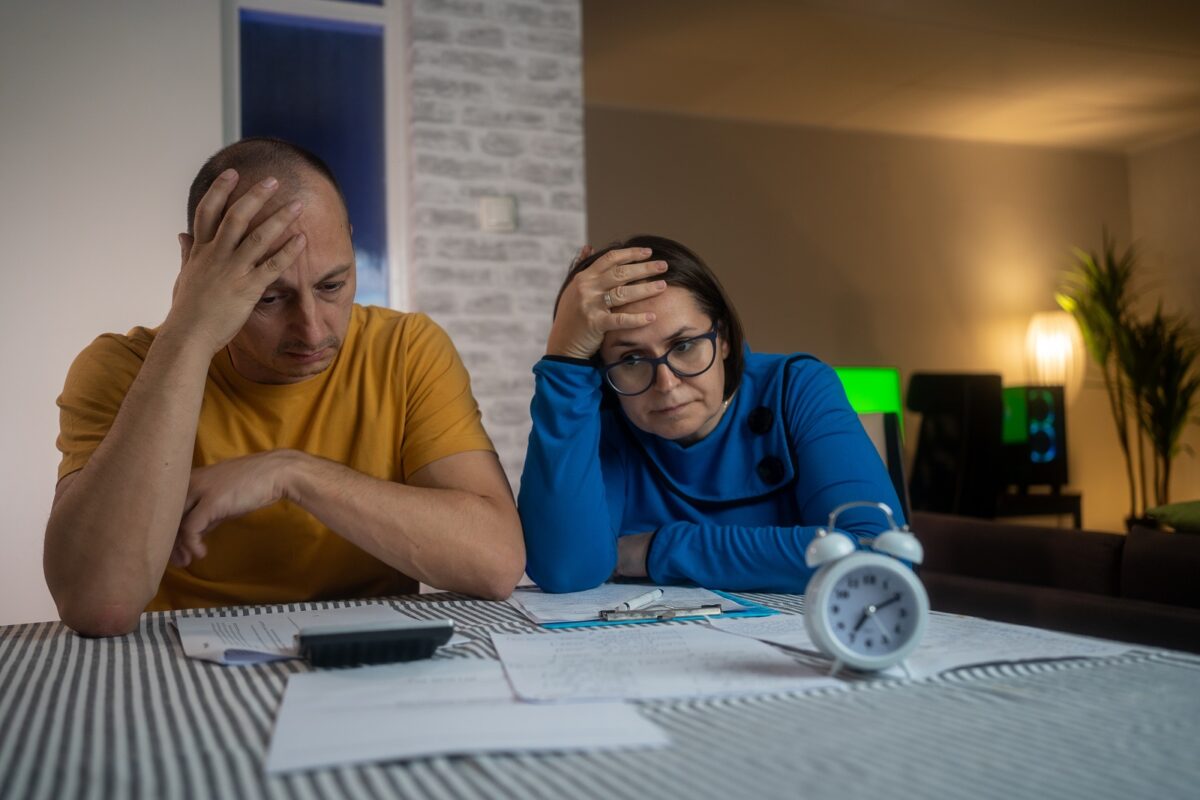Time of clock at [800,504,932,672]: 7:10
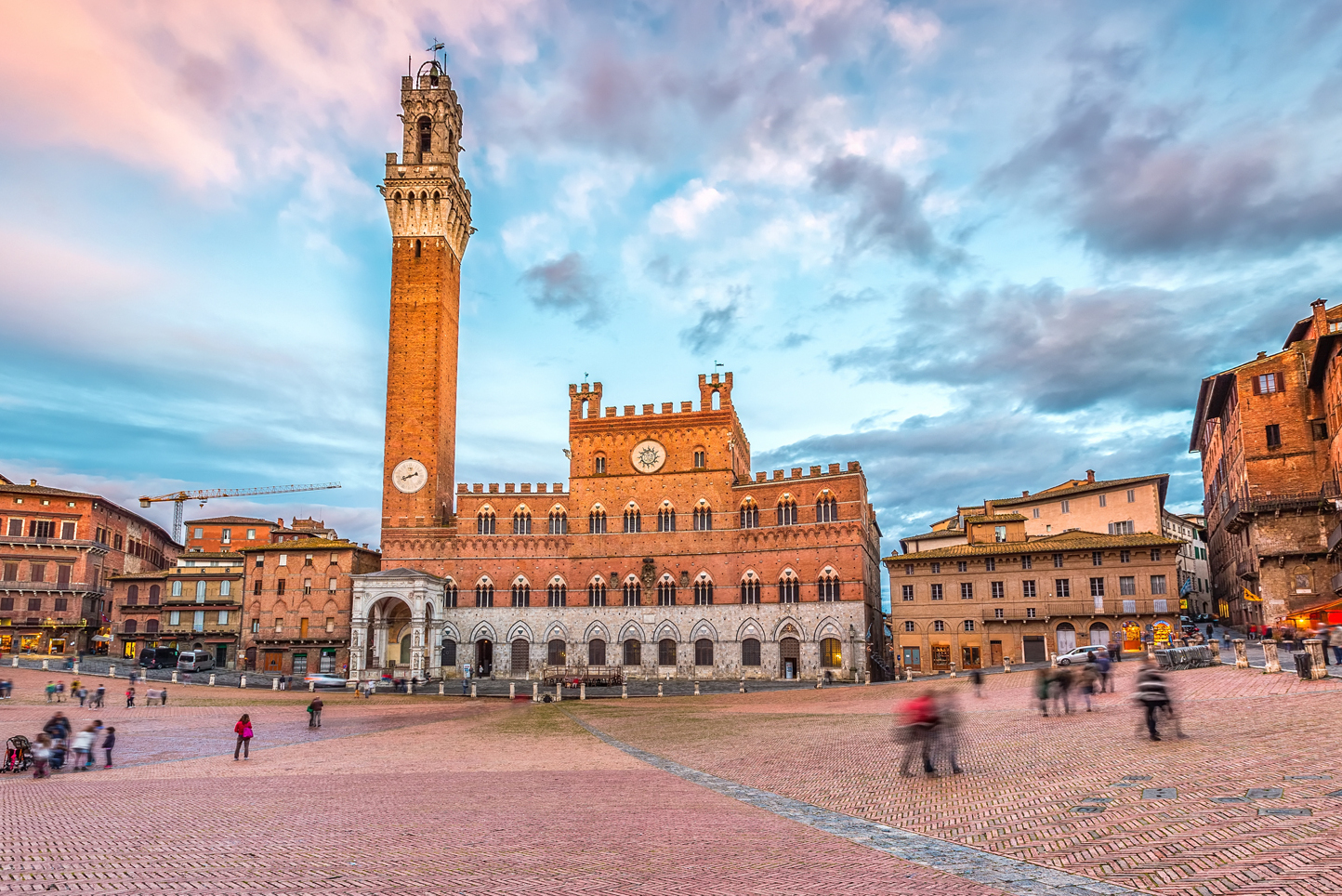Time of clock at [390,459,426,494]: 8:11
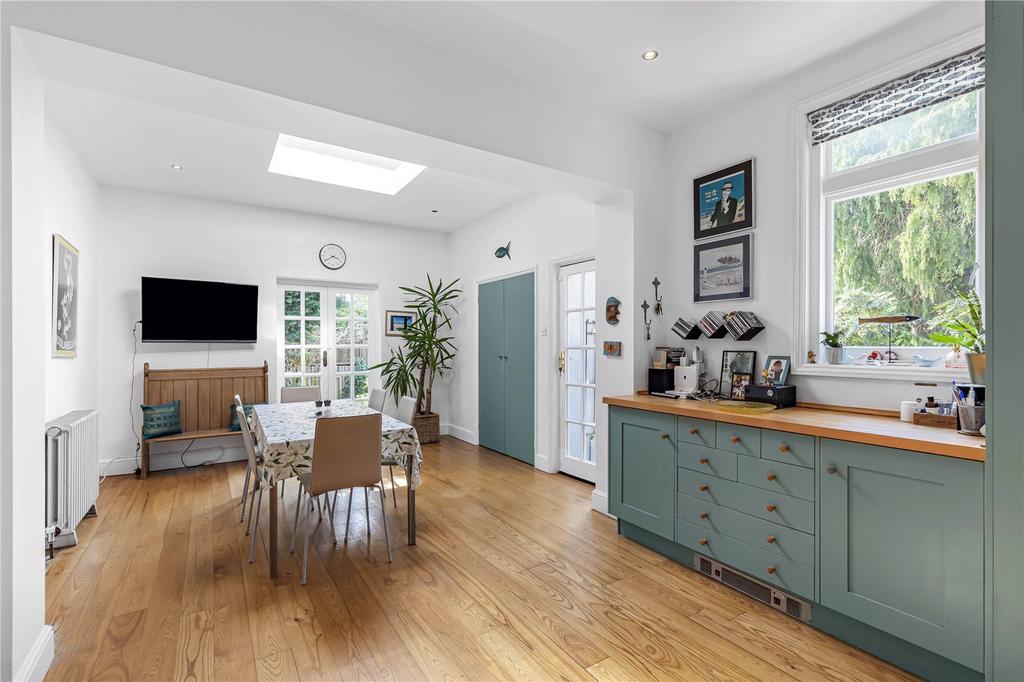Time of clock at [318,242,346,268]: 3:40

*-*-*

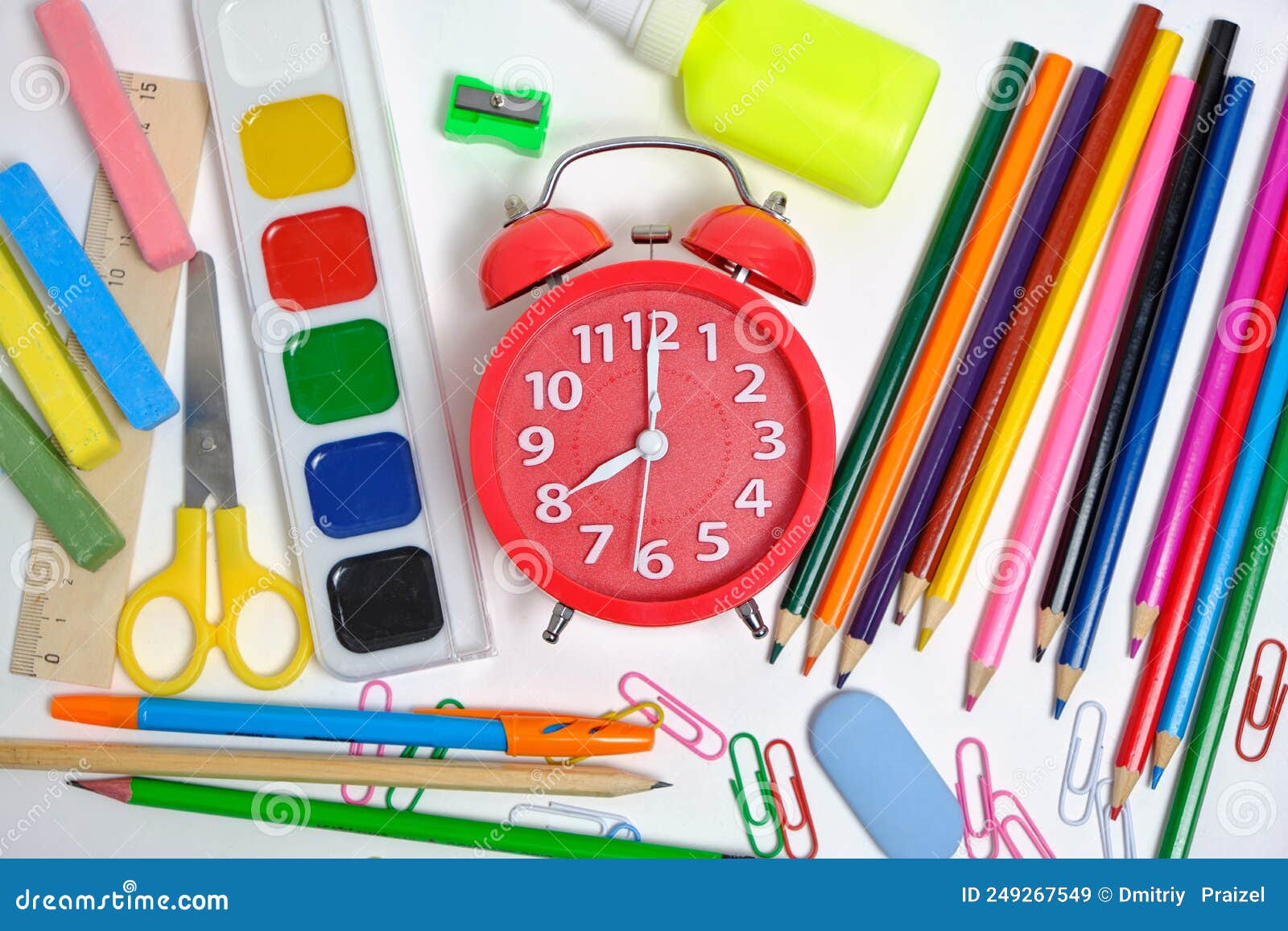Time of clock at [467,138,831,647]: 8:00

*-*-*

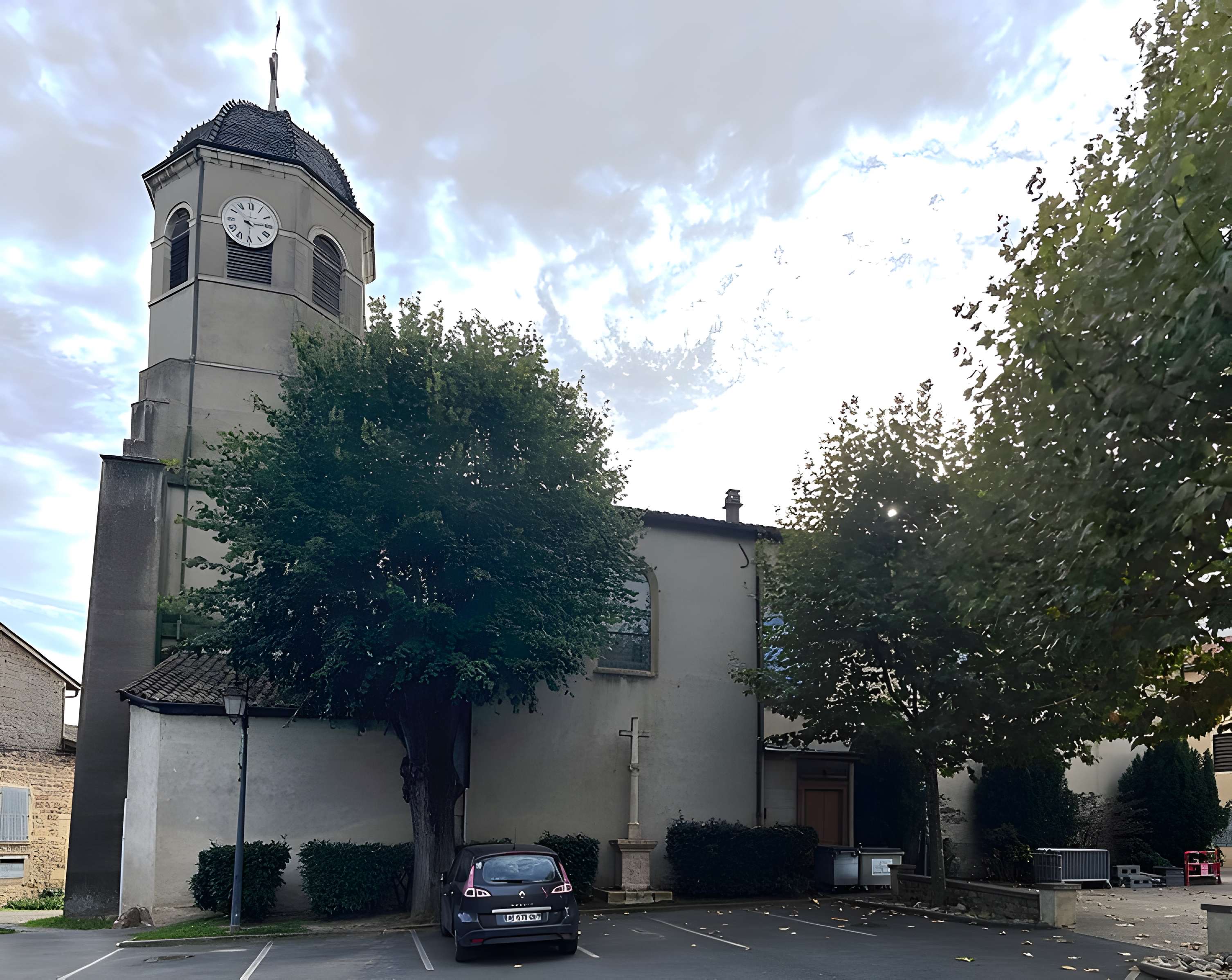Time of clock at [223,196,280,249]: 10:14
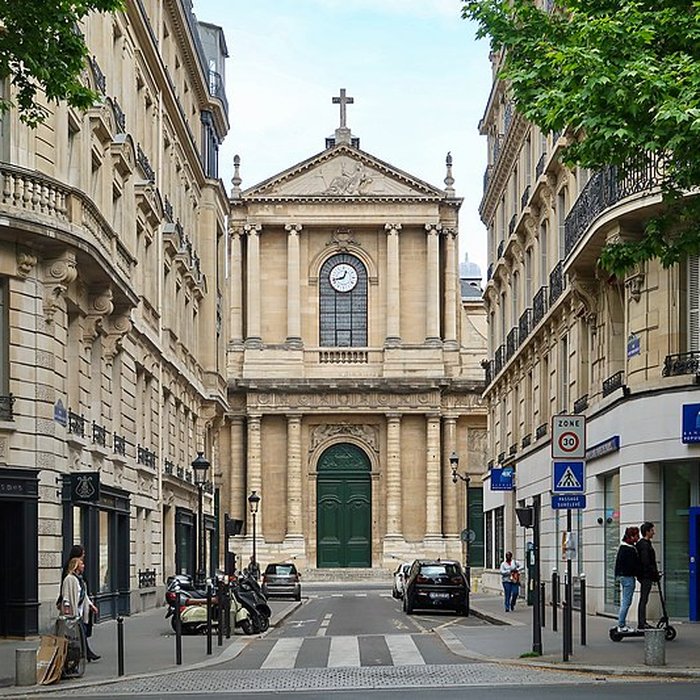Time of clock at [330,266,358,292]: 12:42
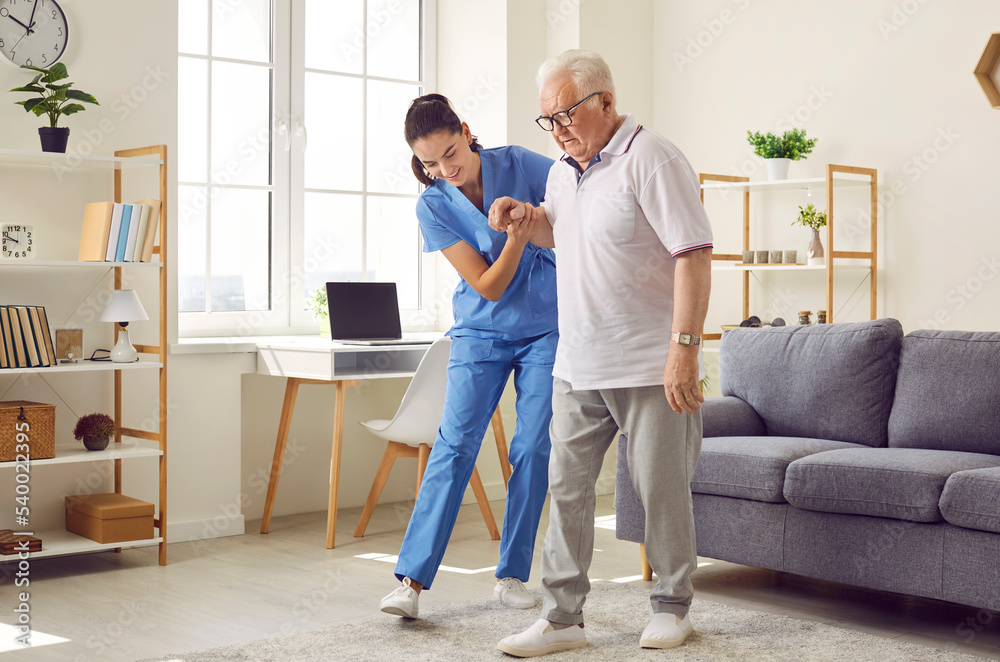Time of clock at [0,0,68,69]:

*-*-*

PROBLEM STATEMENT
Swap "clock" for "watch" in the rows from the line with "Time of clock at [800,504,932,672]: 7:10" up to and including the line with "Time of clock at [318,242,346,268]: 3:40", leaving everything else unchanged. Return only those rows, without the pictures.

RESPONSE TO THIS TASK
Time of watch at [800,504,932,672]: 7:10
Time of watch at [390,459,426,494]: 8:11
Time of watch at [318,242,346,268]: 3:40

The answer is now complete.